Disclaimer
This tutorial is intended as a guide for the creation of demo/test data only. The sample script provided is not intended for use in a productive system.
Purpose
The following tutorial explains a way of generating demo data for the Gigya related database tables in SAP Business Suite Foundation.
Following are the tables:
SMI_USR_ACCOUNT
SMI_USR_CRTFCT
SMI_USR_EDCTN
SMI_USR_FAVORITE
SMI_USR_IDENTITY
SMI_USR_LIKE
SMI_USR_PATENT
SMI_USR_PBLCTN
SMI_USR_PHONE
SMI_USR_PROFILE
SMI_USR_SKILL
SMI_USR_WORKEXP
The pre-installed Python Interpreter from the SAP HANA client is used to execute a Python script from SAP HANA Studio.

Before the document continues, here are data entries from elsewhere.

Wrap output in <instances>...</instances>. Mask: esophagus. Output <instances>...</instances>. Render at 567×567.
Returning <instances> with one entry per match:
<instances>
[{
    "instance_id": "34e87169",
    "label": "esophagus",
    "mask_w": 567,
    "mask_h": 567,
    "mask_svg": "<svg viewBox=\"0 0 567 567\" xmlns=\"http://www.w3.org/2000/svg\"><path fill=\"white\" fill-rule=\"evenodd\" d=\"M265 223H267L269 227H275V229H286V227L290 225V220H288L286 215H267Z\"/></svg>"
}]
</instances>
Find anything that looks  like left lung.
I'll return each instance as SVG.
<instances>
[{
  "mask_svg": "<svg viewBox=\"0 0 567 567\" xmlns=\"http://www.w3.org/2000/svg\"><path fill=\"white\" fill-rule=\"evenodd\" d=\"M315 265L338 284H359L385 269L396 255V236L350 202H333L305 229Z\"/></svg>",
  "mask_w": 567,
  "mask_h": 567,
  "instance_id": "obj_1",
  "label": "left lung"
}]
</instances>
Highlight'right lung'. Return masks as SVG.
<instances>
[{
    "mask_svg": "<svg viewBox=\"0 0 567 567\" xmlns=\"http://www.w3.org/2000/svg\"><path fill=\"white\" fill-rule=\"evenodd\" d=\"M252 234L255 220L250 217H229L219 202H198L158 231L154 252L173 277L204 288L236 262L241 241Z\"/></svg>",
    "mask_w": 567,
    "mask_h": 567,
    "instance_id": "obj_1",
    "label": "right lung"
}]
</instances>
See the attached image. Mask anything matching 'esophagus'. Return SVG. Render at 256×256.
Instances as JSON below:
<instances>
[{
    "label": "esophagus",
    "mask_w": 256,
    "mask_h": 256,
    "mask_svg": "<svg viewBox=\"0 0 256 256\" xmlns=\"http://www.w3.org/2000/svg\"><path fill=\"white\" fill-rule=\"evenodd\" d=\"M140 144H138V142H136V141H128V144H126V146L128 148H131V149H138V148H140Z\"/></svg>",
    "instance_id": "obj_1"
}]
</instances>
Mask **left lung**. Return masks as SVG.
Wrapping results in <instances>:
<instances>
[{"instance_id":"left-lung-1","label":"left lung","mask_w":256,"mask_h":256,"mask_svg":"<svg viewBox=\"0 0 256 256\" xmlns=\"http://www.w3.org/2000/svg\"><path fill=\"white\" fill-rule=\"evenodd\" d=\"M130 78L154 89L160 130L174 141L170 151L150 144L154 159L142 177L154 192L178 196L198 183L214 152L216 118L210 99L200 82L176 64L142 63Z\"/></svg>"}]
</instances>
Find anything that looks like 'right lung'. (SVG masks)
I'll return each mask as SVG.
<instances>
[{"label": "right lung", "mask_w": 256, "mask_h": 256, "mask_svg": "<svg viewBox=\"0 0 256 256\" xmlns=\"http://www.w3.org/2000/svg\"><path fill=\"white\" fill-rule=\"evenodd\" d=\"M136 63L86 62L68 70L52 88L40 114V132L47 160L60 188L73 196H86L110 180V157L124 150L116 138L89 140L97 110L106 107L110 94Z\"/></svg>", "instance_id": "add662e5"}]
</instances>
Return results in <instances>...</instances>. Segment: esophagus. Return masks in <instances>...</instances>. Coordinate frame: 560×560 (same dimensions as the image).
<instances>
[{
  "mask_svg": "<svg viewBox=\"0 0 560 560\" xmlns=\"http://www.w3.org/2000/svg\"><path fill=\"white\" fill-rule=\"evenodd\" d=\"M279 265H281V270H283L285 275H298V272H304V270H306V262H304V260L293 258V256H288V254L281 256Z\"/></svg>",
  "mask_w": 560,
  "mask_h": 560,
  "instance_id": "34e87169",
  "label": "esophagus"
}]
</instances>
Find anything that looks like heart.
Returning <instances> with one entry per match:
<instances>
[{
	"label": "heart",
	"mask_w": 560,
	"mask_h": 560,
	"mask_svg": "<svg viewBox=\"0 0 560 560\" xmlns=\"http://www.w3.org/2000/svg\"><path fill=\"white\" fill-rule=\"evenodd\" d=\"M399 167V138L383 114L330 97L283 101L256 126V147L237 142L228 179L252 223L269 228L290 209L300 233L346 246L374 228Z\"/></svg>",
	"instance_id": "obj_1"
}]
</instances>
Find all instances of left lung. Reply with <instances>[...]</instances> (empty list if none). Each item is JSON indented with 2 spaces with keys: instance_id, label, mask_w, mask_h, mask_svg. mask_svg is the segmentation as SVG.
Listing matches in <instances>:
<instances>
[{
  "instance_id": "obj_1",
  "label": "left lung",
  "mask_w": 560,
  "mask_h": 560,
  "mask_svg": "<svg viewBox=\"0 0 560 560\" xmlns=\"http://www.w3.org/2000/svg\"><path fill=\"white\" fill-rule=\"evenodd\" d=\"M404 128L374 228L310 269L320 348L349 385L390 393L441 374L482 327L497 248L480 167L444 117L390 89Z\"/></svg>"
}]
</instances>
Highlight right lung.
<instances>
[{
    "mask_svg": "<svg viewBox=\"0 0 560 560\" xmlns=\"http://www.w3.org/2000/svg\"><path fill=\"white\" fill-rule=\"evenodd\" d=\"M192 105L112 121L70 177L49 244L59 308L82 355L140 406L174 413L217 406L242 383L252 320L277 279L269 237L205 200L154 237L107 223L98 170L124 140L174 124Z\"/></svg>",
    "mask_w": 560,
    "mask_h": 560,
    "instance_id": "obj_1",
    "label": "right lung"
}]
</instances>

To run the script, you will also need to make a few customizing and configuration settings in order to use the Pydev Plugin in SAP HANA Studio.
Prerequisites
Make sure that the following prerequisites are met before you start out :
• Installation of SAP HANA Studio and SAP HANA Client
Install SAP HANA Studio and SAP HANA Client and apply for a HANA user with Read, Write and Update authorization for foundation database tables listed in the previous section.
Setup
1. Configuring Python in SAP HANA Studio Client
Python version 2.6 is already embedded in SAP HANA client, so you do not need to install Python from scratch. To configure Python API to connect to SAP HANA, proceed as follows.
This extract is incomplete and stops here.